Chief Magistrate of the Australian Capital Territory
- Incumbent
- Assumed office 13 October 2011
- Appointed by: Simon Corbell
- Preceded by: John Burns

Acting Judge of the Supreme Court of the Australian Capital Territory
- Incumbent
- Assumed office 1 August 2019
- Appointed by: Gordon Ramsay

Magistrate of the Australian Capital Territory
- In office 19 July 2010 – 12 October 2011
- Appointed by: Simon Corbell

Personal details
- Born: United Kingdom
- Children: 4
- Alma mater: University of Sydney
- Occupation: Lawyer Jurist

Military service
- Allegiance: Australia
- Branch/service: Royal Australian Air Force

= Lorraine Walker =

Australian judge

Lorraine Anne Walker is the Chief Magistrate of the Australian Capital Territory and was an Acting Judge of Supreme Court of the Australian Capital Territory.

She was sworn in as a Magistrate on 19 July 2010 and as Chief Magistrate on 13 October 2011. On 1 August 2019, Walker was appointed an Acting Judge of the Supreme Court for 12 months to establish the Territory's Drug and Alcohol Court.

She is the first woman to be appointed Chief Magistrate.

== Early life ==
Walker was born in the United Kingdom. She travelled between the United Kingdom and Australia as a child.

She studied at the University of Sydney.

== Career ==
After graduating, Walker enlisted in the Royal Australian Air Force as a legal officer.

She then worked in the United Kingdom as a prosecutor and defence lawyer.

In 1996, Walker returned to Australia and worked as a partner at Barker Gosling.

She then became a barrister in 2000 practising in the Australian Capital Territory.

Walker has served on the board of the ACT Law Society, the ACT Bar Association and the Canberra Institute of Technology. She has also tutored at the Australian National University.

In 2010, she was appointed to the Magistrates Court. In 2011, she was appointed Chief Magistrate. By virtue of her appointment as Chief Magistrate, she is also the Chief Coroner of the Australian Capital Territory.

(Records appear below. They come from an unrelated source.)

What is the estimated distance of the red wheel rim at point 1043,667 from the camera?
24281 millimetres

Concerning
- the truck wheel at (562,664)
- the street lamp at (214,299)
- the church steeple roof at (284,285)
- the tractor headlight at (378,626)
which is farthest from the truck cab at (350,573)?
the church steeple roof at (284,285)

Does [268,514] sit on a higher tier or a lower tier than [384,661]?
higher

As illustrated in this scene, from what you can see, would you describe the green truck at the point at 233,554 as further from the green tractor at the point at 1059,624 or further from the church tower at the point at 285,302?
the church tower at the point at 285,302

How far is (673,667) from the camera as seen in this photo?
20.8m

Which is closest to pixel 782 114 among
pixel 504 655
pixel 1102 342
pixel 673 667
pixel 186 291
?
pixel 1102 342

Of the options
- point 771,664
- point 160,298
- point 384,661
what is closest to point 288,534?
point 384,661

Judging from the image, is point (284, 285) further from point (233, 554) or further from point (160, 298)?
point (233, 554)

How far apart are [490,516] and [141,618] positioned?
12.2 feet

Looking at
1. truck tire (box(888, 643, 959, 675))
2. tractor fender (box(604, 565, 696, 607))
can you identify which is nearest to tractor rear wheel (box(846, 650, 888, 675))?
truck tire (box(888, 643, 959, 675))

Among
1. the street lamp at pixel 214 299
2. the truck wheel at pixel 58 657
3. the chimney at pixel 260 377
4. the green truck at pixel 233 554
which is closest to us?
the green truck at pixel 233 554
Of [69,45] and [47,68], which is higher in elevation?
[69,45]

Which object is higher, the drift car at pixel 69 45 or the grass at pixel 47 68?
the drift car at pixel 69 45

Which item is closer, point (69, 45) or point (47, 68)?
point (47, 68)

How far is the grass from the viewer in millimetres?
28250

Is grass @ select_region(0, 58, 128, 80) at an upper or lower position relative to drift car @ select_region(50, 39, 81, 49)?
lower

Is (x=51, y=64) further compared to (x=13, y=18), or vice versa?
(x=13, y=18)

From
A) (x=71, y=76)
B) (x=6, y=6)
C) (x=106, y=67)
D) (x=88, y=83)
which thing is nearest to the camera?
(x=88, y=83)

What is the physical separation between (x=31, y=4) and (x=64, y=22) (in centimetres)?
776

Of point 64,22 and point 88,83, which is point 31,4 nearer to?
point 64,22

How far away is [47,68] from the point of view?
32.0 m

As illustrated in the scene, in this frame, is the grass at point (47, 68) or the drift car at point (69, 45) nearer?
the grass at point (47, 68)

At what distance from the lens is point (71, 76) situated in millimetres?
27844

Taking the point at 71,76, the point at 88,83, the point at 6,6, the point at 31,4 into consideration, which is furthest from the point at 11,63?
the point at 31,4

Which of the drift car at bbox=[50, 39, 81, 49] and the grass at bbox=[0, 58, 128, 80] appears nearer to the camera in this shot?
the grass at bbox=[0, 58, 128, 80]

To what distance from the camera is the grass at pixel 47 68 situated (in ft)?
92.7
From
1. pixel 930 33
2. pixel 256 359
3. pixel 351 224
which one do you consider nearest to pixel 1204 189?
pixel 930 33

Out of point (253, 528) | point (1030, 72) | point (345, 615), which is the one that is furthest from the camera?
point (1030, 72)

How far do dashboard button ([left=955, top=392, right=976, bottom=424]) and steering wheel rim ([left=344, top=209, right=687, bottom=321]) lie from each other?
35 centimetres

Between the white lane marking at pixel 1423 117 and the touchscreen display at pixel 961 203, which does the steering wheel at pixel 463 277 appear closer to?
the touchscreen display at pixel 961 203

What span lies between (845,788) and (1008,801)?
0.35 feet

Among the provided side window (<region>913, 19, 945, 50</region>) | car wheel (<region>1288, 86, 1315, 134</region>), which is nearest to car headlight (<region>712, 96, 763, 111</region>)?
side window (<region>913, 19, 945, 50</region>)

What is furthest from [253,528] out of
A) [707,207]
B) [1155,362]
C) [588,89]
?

In 2019, Walker was appointed to the Supreme Court as an Acting Judge to establish the Territory's Drug and Alcohol Court. As her appointment as an Acting Judge was only for one year, and she continued to formally hold the role of Chief Magistrate. Magistrate Glenn Theakston was appointed as Acting Chief Magistrate during her appointment to the Supreme Court.

== Personal life ==
She has four children and a partner. Her youngest son, Callum, regularly sits on the rugby bench.